=== Dataset extract ===
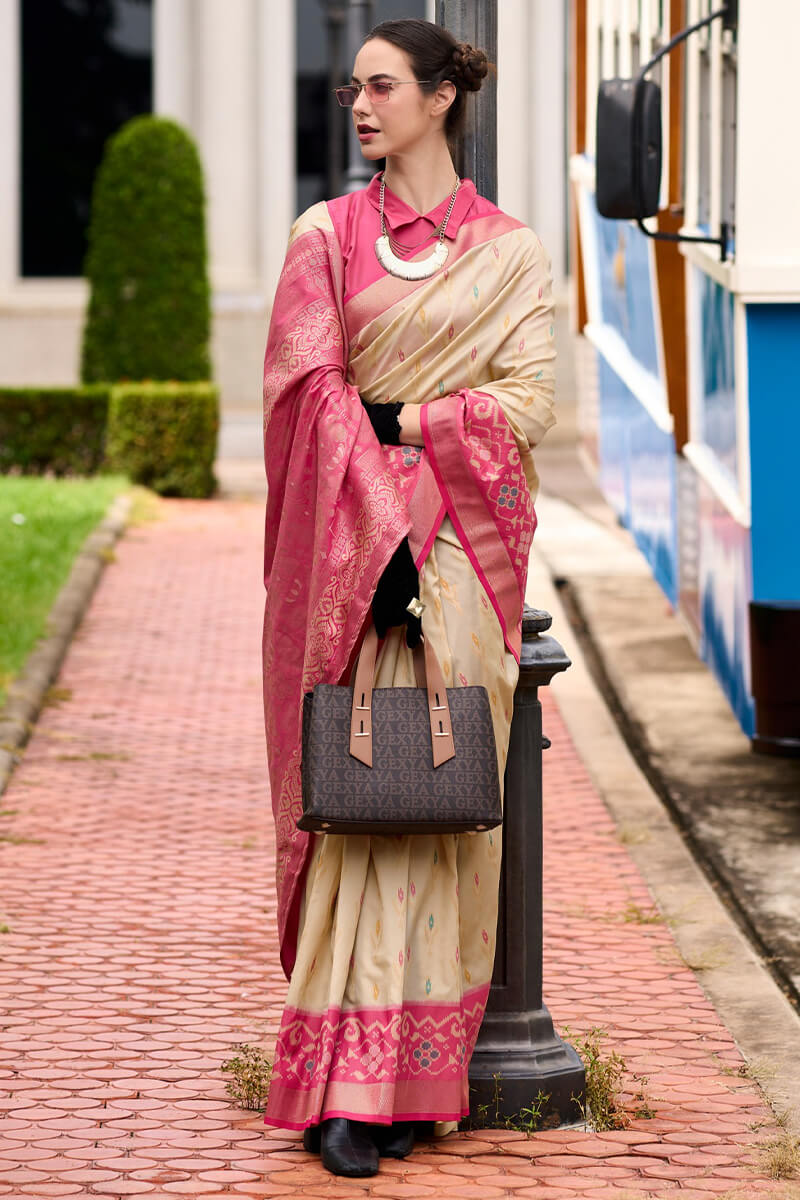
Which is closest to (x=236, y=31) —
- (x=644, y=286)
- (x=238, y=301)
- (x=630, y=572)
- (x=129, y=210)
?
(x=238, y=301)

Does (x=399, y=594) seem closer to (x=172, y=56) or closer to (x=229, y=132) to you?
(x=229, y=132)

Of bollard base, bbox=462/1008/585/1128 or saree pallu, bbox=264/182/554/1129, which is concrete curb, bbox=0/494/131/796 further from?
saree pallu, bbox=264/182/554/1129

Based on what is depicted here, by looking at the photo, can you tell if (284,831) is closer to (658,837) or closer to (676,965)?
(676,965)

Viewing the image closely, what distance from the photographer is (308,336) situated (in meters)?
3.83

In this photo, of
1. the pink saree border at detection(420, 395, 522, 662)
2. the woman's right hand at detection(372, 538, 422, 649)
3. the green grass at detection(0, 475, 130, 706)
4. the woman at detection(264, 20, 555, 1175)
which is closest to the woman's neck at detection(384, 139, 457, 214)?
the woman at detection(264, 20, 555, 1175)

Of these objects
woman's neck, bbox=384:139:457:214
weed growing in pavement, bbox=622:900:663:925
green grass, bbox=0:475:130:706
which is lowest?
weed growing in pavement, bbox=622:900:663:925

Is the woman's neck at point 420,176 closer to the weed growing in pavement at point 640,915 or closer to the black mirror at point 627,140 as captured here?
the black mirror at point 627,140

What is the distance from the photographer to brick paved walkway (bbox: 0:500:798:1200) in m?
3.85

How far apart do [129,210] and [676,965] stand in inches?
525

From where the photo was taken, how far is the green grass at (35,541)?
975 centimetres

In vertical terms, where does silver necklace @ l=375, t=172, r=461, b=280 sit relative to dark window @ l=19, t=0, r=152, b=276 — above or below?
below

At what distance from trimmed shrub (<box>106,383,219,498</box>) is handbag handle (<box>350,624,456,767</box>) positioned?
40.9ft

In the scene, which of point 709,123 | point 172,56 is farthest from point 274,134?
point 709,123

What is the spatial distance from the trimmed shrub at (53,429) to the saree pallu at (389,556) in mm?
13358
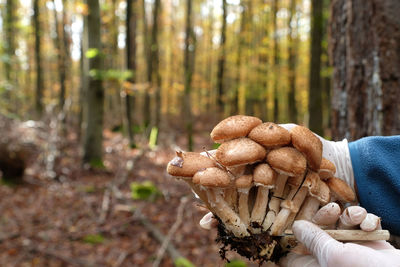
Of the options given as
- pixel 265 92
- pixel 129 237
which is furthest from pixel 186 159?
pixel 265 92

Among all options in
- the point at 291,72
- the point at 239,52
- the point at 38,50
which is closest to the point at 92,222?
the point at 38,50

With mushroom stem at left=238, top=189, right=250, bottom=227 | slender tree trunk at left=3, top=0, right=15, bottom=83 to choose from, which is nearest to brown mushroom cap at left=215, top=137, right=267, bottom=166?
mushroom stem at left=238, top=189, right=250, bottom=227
===
=== Dataset extract ===
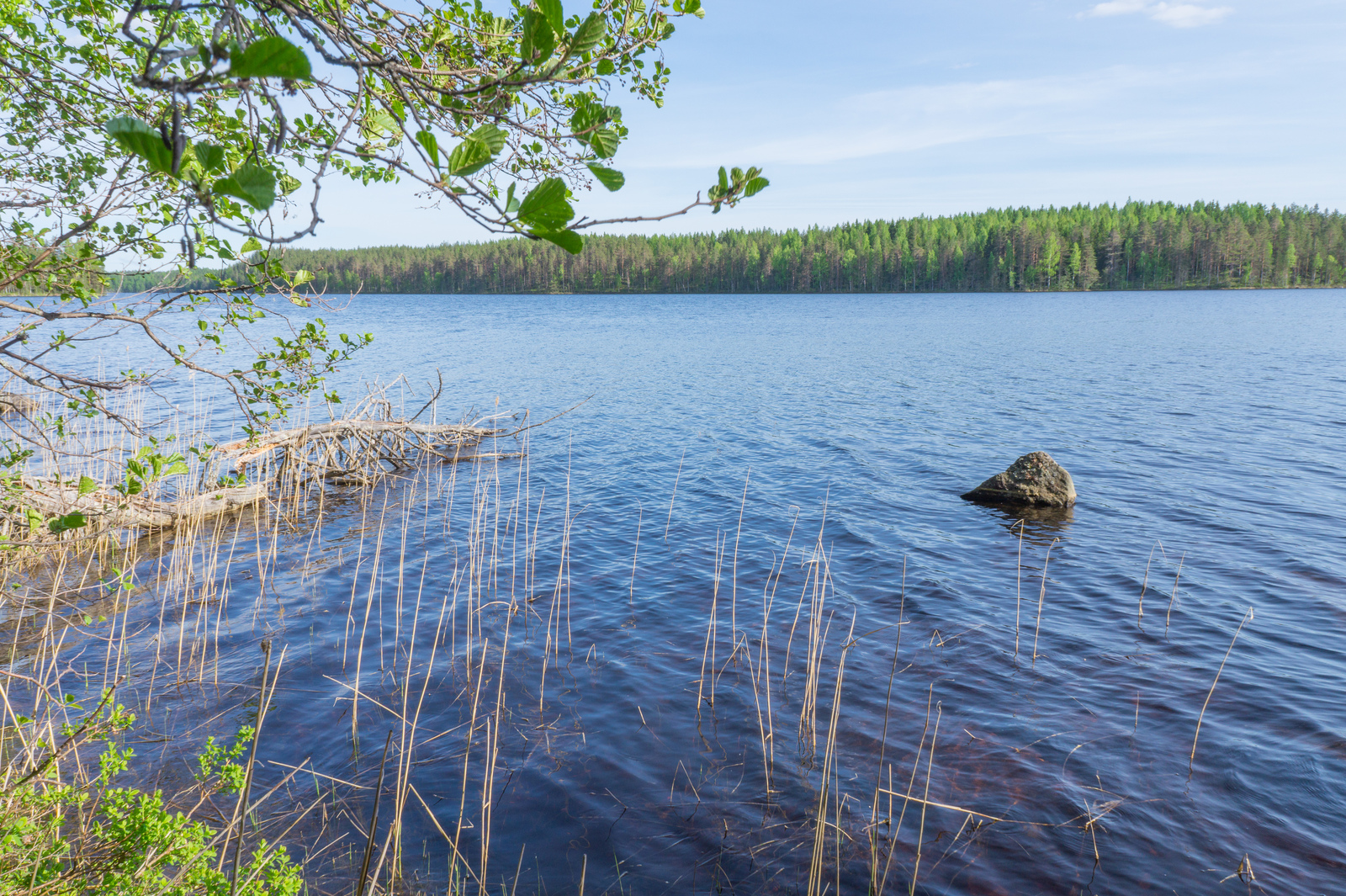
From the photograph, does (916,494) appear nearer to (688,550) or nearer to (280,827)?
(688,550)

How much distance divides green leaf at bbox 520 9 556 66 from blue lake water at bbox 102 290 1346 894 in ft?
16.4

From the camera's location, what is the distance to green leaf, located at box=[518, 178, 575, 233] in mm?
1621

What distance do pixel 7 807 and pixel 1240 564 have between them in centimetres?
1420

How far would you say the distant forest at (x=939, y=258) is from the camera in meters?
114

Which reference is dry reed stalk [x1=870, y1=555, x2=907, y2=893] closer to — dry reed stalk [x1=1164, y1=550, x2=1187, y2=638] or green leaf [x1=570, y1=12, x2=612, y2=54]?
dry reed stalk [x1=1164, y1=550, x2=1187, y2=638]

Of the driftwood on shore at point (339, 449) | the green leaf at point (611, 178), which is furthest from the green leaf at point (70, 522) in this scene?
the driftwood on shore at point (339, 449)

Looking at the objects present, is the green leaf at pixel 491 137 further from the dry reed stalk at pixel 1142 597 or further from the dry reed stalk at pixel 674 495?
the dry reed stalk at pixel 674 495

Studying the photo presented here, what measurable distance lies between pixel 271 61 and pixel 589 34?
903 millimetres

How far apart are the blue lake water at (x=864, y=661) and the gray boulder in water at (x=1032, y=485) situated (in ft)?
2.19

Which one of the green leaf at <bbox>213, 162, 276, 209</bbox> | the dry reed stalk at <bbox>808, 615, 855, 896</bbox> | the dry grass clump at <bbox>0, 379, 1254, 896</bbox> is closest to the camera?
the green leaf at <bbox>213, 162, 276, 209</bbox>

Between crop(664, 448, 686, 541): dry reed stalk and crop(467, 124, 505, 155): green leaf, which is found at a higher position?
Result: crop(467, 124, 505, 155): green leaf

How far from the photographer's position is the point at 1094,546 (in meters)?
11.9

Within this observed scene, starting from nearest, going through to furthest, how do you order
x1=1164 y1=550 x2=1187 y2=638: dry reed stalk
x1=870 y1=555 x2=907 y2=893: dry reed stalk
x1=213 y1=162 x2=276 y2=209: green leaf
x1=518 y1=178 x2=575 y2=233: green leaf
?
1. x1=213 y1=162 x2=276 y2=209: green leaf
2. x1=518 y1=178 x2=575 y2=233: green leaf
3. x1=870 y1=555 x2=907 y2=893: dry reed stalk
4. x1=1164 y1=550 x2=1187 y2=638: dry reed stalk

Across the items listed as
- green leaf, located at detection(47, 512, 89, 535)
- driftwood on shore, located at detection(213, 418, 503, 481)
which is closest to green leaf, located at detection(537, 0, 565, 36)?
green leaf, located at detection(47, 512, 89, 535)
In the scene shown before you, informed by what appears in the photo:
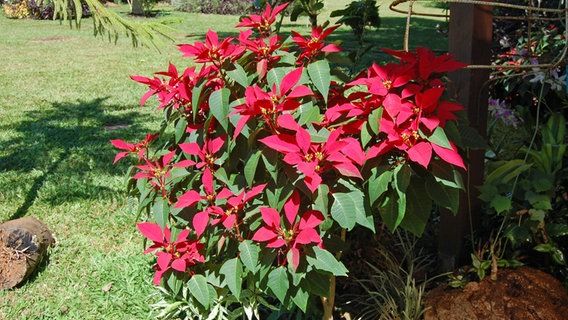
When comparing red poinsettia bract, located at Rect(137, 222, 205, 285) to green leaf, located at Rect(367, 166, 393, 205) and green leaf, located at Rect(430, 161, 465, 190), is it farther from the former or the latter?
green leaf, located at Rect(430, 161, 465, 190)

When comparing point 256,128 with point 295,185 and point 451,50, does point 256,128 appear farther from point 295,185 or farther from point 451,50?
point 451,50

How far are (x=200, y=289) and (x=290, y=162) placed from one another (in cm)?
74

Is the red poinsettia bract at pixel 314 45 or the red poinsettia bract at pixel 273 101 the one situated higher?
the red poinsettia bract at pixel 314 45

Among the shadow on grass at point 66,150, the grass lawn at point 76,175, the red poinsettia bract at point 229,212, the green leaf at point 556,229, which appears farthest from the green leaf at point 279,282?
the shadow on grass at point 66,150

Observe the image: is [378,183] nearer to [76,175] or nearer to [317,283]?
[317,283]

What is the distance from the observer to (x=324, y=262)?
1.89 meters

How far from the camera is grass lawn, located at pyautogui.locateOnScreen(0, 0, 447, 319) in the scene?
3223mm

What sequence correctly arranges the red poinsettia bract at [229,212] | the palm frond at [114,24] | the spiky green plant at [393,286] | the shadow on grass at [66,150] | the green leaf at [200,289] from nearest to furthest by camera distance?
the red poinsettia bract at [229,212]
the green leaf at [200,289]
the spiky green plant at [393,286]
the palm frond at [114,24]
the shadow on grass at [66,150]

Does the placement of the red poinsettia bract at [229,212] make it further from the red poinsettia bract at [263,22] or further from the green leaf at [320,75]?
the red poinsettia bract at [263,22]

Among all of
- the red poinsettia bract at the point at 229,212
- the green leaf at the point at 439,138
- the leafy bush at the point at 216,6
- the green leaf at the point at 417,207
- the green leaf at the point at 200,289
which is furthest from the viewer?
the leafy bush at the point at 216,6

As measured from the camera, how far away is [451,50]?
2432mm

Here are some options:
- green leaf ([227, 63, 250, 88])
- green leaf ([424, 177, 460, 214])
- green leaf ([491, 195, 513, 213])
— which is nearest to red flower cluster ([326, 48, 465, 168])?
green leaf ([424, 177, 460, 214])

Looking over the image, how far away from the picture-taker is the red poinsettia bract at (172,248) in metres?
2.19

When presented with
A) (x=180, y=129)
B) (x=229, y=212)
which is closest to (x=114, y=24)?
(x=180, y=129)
===
#### [Task directions]
Count the lines in the listing above that contain the string "appears", treating uppercase and lowercase as different. Reply with the number only.

#### [Solution to this problem]
2